The city did not wait for the palace to decide what it deserved.
Alina left without announcement.
No banners. No escort. No bell.
Only a cloak and the weight of a promise that had not yet been spoken aloud.
At the gate, the guards straightened too quickly, caught between protocol and unease. One of them opened his mouth as if to ask permission, then thought better of it. Alina gave a small nod. It was not dismissal. It was simplicity. The gate swung open with a sound that felt too final for such a quiet decision.
Outside, the air changed.
Not cleaner. Not softer. Just real.
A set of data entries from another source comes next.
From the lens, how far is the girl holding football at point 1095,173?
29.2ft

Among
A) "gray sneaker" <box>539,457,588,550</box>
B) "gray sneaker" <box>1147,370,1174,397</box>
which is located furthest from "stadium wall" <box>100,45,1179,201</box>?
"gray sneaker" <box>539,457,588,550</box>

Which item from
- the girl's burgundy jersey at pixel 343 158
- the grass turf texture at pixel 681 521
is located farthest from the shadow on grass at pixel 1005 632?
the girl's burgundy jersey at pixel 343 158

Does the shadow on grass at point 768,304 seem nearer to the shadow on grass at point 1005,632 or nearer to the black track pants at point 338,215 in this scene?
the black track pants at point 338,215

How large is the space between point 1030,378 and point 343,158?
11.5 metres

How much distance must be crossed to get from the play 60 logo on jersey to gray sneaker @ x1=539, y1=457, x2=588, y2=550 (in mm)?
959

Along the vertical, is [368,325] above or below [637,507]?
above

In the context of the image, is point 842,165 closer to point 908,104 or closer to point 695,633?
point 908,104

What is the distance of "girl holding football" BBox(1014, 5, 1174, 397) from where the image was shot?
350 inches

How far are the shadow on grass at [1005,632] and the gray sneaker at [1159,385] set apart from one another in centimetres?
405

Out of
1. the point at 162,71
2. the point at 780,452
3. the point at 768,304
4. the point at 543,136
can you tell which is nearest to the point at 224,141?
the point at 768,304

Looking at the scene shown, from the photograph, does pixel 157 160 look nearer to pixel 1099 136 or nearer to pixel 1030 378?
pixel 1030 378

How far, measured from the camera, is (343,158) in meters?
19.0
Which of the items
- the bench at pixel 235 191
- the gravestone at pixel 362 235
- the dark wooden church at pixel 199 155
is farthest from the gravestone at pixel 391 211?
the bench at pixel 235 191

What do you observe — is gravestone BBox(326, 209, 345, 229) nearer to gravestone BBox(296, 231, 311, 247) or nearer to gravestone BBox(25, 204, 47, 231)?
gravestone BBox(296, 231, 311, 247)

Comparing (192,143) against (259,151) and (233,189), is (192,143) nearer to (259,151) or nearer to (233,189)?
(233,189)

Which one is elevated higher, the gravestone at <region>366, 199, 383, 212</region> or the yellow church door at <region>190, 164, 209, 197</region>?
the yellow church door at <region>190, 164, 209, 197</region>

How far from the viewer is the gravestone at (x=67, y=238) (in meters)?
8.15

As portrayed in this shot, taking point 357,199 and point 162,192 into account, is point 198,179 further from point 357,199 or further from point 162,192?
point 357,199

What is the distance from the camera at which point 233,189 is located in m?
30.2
Smoke from cooking fires drifted over rooftops. A cart wheel rattled against uneven stone. A woman laughed at something her friend said, then stopped laughing too quickly when she noticed who had passed. Alina felt eyes on her the way one feels heat from a hearth, not painful, just present. People watched her and pretended they were not.
She kept walking.
Near the palace, the street was wide. The stones were fitted neatly, the edges cared for. Further down, the city became itself. Alleys narrowed. Stalls leaned toward one another as if listening. The market smelled of ripe fruit, oil, sweat, and bread baked too quickly to stretch into enough.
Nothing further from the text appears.